── Extract to read

Sunday, December 31, 2006

Mixed lollies

It's New Year's eve. It's raining. The cat's depressed. Free Willy's on the telly and I have the premonition of a hangover.

Saddam will never have to watch Free Willy again. Word is he died well and there were some curious exchanges with his executioners. It would have been better for Iraq, I fear, if he had to be supported to the gallows.

Mark sends this from Richard Dawkins on the sheer scale of the evolutionary error. He also likes the latest from Russell Brown, in fine form. He also sends this on German humour and related matters. They are not sour krauts after all, just a bit linear. there's nothing linear about post Christmas sales though, not with the practice of "price dispersion" used on just about any product but the iPod.

We also have this on the cartoons that didn't make it into the New Yorker and this on the redoubtable Aussie critic Robert Hughes. I can't resist quoting:

By 1964, of course, London was swinging, and who was Hughes not to join in? He married the 'best fuck' in London, a hippy future lesbian called Danne, the mother of Danton. Danne, who has also since died, seems to have been almost pathologically randy; he claims that she slept with pretty much everyone, including Jimi Hendrix, and gave her new husband the clap to prove it. On one occasion, Hughes found her hair crispy with what he believed - seriously - to have been another man's emissions.
Finally from Mark, a cruel take on blogging:

If the blogs have enthusiastically endorsed Joseph Conrad's judgment of newspapering--"written by fools to be read by imbeciles"--they have also demonstrated a remarkable ecumenicalism in filling out that same role themselves.
Harry Hutton, via Stephen, agrees, saying go fuck yourself to bloggers (and the Swiss) and merry Christmas to everyone else:

Kos has won again in the North American Champion Bore Awards. The finalists were the same gits as last year, and the year before that, and the year before that. As a news source, there isn’t one of them that rises to the level of the Bournemouth Daily Echo, let alone the Cheddar Valley Gazette.
Chris offers David Mitchell, an NZBC interviewee, who was shortlisted for the Bad Sex prize for his 1980s coming-of-age novel Black Swan Green, a passage of which compares a character's breasts to "a pair of Danishes" and another to "two Space Hoppers". Mitchell didn't get to receive the award from Courtney Love because it went to a 25-year-old first-time novelist, its youngest-ever winner.

Resveratrol, is the compound scientists claim is behind the "French Paradox" and the longevity effects of the "Mediterranean Diet". NZBC has championed the research. But Nature's podcast says while red wine's polyphenol content is linked to positive effects on heart disease, the inhibitory activity is present only in wines from Sardinia and south-western France.

You'd have to drink hundreds of litres of red wine per day to benefit from resveratrol, whereas you'd only need a small amount of the procyanadin found in Sardinian and French wines. So New World grapes are useless if you're trying to live longer.

And Dave Barry makes Very Big Government look silly and obnoxious. German film maker Wim Wenders ponders "now you see it, now you don't" Europe.

Anyway, that's our last lolly of the year on the last day of the year of our Lord 2006. Ciao-o-fucking-rama.

2 Comments:

Blogger Mrs Smith said...

That Saddam will never get to see Free Willy again, just goes to show that there really is a silver lining to every cloud. Lucky bastard.

Drinking hundreds of litres of red wine per day, to benefit from resveratrol doesn't sound so bad either. I like a challenge.

Happy New Year!

8:17 AM  
Blogger darren said...

All the old classics have been on British tv over Christmas, bar Free Willy (I think).
Gremlins, Jurassic Park, Babe, the stuff I used to get from the video shop in the late 80s.
British tv now seems dominated by reality shows (celebrity big brother, anyone?), cooking shows, moving house programmes, especially if going abroad is involved, and the awful soaps continue.
Eastenders remains as depressing as ever, with Pauline Fowler dying on Christmas Day. Emmerday had a christmas murder (Tom King) but coronation Street continues to amuse.
Anyway, must head back now for the 6pm news, which now seems short of mature and intelligent presenters, who seem to have been replaced by cute, young pretty bimbos.
ITV seems the worst offender but the BBC is alao guilty.

────
── Data section

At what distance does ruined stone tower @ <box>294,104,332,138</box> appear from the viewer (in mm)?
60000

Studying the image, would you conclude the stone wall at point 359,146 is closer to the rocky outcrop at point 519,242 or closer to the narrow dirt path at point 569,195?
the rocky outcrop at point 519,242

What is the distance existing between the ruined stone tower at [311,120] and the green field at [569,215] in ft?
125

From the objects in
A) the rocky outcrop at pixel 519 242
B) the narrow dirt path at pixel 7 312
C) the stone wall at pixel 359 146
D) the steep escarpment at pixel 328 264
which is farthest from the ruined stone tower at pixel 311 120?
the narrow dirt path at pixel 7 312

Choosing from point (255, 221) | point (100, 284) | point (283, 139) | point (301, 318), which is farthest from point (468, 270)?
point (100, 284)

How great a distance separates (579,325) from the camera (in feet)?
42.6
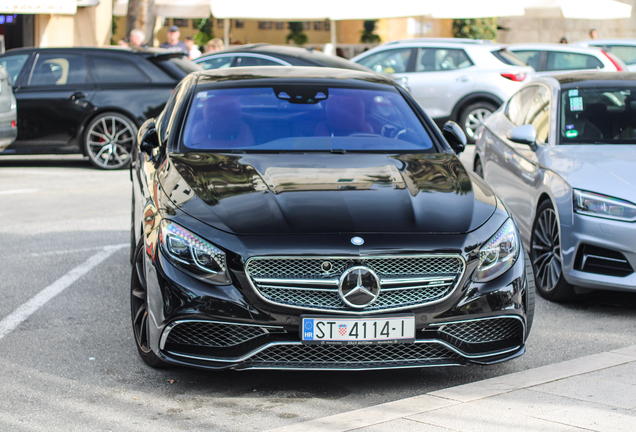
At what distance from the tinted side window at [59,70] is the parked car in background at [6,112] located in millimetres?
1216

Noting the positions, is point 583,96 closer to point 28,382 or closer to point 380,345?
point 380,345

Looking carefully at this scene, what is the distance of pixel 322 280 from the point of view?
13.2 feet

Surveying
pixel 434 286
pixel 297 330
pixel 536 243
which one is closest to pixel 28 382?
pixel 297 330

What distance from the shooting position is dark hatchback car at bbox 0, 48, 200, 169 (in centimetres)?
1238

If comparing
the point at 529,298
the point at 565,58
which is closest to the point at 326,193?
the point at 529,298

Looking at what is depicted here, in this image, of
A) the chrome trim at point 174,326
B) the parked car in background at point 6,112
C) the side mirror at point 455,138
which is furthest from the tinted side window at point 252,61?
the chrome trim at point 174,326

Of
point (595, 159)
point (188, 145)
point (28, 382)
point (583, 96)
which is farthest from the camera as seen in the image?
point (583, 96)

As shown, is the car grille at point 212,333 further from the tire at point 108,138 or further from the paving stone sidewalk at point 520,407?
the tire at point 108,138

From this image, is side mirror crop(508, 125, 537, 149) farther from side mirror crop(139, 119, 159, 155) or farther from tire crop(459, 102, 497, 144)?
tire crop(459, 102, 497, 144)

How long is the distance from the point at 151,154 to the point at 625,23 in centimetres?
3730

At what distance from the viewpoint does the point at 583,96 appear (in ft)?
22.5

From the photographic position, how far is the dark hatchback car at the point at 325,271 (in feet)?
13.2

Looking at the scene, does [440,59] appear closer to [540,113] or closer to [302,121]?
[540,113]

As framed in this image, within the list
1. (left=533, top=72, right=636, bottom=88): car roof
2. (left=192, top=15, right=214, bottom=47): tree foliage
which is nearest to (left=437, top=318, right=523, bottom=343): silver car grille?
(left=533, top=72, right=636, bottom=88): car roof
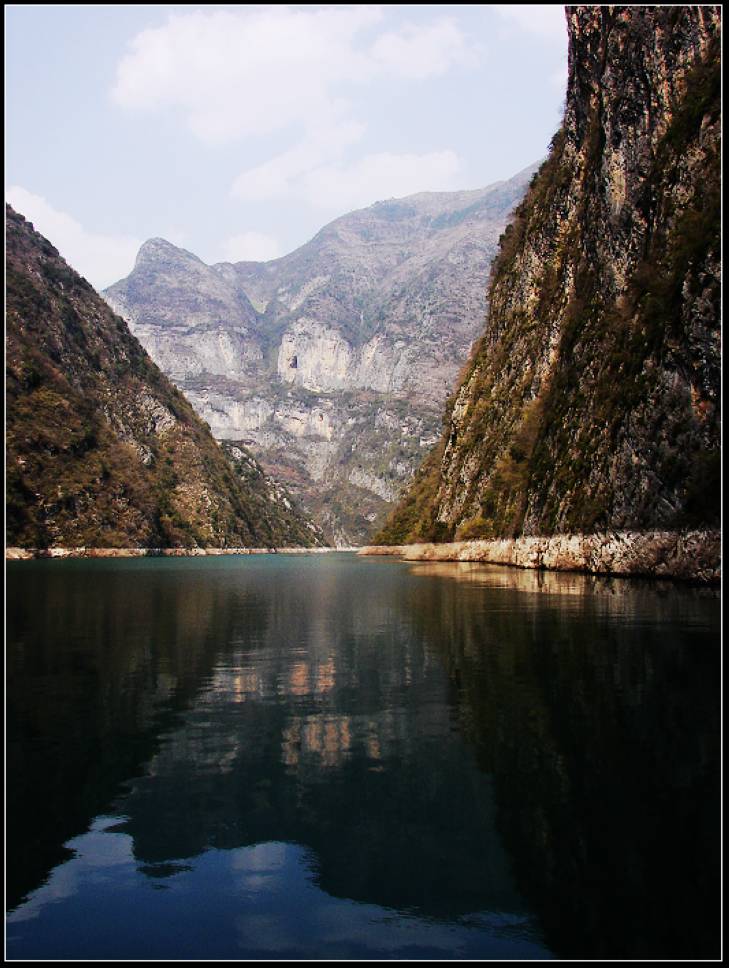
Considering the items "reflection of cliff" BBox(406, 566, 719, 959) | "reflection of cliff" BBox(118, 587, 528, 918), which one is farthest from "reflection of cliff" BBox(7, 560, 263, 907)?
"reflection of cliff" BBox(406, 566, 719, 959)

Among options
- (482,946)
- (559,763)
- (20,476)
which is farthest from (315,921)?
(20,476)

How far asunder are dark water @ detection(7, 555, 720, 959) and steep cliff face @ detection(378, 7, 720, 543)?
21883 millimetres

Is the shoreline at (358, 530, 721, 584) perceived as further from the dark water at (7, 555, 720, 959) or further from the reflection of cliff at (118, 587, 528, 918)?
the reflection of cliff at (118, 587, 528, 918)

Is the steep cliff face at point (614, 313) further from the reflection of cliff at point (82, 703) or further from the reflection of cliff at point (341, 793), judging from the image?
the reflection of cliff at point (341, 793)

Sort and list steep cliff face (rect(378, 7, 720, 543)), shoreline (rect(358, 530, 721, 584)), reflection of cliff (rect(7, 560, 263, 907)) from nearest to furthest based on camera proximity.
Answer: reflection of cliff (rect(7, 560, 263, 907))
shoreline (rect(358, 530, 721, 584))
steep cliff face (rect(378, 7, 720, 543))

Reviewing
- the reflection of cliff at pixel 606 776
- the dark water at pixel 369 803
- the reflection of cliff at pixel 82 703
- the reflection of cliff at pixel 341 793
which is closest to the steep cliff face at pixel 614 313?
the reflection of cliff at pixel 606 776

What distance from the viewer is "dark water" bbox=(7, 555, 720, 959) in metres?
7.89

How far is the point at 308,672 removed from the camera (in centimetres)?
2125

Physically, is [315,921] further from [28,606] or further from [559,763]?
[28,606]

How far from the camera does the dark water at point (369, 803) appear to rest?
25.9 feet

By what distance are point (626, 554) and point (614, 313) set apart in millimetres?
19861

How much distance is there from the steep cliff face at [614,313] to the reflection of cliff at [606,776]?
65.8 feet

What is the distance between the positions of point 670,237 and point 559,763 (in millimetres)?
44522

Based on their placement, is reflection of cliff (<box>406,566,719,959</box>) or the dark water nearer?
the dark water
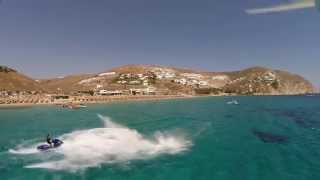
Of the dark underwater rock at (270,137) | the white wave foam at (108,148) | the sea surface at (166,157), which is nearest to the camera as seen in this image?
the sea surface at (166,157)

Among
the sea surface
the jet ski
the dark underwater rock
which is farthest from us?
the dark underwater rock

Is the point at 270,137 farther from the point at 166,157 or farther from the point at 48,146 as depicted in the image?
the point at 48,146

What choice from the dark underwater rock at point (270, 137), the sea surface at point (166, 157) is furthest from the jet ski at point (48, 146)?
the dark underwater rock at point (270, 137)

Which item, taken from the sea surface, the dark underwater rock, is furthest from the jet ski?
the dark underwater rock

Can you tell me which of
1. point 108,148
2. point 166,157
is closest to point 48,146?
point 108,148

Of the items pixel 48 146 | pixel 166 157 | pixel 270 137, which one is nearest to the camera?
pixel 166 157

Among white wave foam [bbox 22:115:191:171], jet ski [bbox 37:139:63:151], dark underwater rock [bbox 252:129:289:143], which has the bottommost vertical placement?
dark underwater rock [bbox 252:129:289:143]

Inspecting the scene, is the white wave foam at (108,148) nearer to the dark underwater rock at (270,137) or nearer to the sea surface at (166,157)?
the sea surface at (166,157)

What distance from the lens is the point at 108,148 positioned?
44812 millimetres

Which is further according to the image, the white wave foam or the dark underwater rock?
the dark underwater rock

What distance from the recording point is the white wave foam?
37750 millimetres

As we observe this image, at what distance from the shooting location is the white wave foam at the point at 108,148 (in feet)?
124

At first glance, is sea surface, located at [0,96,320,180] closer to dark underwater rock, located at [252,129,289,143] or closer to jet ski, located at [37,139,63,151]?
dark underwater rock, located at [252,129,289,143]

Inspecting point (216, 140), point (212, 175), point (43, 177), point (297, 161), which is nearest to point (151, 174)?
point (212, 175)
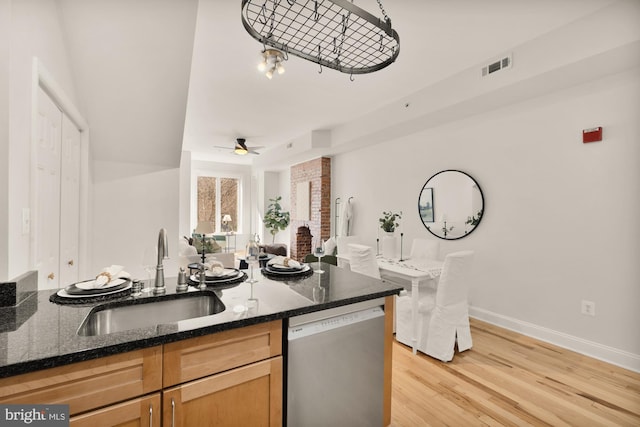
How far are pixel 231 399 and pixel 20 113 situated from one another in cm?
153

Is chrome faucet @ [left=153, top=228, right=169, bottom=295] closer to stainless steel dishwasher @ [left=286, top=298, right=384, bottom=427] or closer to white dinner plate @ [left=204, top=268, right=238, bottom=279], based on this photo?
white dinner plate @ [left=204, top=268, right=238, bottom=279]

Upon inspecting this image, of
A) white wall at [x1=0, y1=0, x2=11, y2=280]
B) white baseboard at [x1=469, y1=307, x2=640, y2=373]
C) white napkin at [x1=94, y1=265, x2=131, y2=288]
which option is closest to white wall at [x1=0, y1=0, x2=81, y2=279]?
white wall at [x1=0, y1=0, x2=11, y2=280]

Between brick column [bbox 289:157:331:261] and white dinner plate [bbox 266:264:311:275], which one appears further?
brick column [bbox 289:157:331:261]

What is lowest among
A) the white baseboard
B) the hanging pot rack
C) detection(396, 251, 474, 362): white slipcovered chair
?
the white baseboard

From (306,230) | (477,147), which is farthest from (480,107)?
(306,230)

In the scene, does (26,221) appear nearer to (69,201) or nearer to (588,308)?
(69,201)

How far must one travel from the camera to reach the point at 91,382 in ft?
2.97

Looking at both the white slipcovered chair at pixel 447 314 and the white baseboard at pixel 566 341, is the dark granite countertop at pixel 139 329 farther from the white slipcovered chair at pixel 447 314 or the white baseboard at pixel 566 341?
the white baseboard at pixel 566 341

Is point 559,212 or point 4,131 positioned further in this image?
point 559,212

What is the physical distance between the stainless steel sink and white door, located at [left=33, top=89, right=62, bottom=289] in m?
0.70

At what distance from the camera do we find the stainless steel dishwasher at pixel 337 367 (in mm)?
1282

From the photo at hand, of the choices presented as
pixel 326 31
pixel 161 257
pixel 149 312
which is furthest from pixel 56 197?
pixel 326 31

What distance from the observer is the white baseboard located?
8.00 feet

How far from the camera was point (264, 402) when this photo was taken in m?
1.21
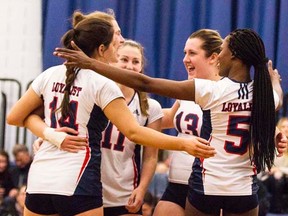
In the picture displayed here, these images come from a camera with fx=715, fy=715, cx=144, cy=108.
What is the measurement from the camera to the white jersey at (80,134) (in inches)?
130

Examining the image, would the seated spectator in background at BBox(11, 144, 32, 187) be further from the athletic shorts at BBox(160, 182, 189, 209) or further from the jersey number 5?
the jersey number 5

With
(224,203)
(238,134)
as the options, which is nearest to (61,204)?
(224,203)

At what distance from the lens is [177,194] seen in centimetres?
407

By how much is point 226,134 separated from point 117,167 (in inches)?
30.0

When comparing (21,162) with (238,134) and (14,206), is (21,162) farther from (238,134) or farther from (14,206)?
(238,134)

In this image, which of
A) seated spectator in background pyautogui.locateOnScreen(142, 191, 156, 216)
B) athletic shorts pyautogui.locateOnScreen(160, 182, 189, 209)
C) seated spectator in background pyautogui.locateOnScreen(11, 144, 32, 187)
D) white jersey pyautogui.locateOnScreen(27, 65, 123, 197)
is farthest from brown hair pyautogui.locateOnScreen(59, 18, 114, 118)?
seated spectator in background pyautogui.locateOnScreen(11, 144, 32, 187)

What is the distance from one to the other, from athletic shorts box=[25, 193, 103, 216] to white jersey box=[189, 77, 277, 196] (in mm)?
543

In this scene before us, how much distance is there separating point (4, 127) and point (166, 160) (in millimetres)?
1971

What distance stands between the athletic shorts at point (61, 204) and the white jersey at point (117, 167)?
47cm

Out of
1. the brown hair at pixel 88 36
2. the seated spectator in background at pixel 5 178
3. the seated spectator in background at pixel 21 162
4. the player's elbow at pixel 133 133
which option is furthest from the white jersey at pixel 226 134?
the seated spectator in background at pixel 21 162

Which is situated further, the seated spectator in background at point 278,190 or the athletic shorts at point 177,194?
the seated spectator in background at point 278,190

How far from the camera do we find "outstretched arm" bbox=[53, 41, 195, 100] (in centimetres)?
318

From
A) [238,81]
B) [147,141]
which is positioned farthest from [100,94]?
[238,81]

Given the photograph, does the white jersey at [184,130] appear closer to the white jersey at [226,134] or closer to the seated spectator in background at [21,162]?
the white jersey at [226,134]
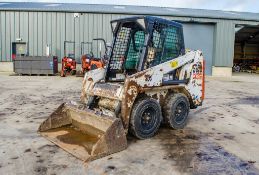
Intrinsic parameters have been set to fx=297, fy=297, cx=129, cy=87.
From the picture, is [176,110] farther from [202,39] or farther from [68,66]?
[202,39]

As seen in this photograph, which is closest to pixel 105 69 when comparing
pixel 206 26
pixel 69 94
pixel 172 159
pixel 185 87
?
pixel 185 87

────

▶ [Problem 1]:
In the blog post, swap "podcast" for "radio show" in the stretch from "Chris offers David" through "and south-western France.".
▶ [Problem 2]:
Answer these questions from the blog post:
(a) What is the weather on New Year's Eve?
(b) Who won the Bad Sex prize for which David Mitchell was shortlisted?
(c) Wines from which places have the inhibitory activity?
Use only the blog post to do this.

▶ [Exercise output 1]:
Chris offers David Mitchell, an NZBC interviewee, who was shortlisted for the Bad Sex prize for his 1980s coming-of-age novel Black Swan Green, a passage of which compares a character's breasts to "a pair of Danishes" and another to "two Space Hoppers". Mitchell didn't get to receive the award from Courtney Love because it went to a 25-year-old first-time novelist, its youngest-ever winner.

Resveratrol, is the compound scientists claim is behind the "French Paradox" and the longevity effects of the "Mediterranean Diet". NZBC has championed the research. But Nature's radio show says while red wine's polyphenol content is linked to positive effects on heart disease, the inhibitory activity is present only in wines from Sardinia and south-western France.

▶ [Exercise output 2]:
(a) It's raining.
(b) A 25-year-old first-time novelist, the prize's youngest-ever winner.
(c) Sardinia and south-western France.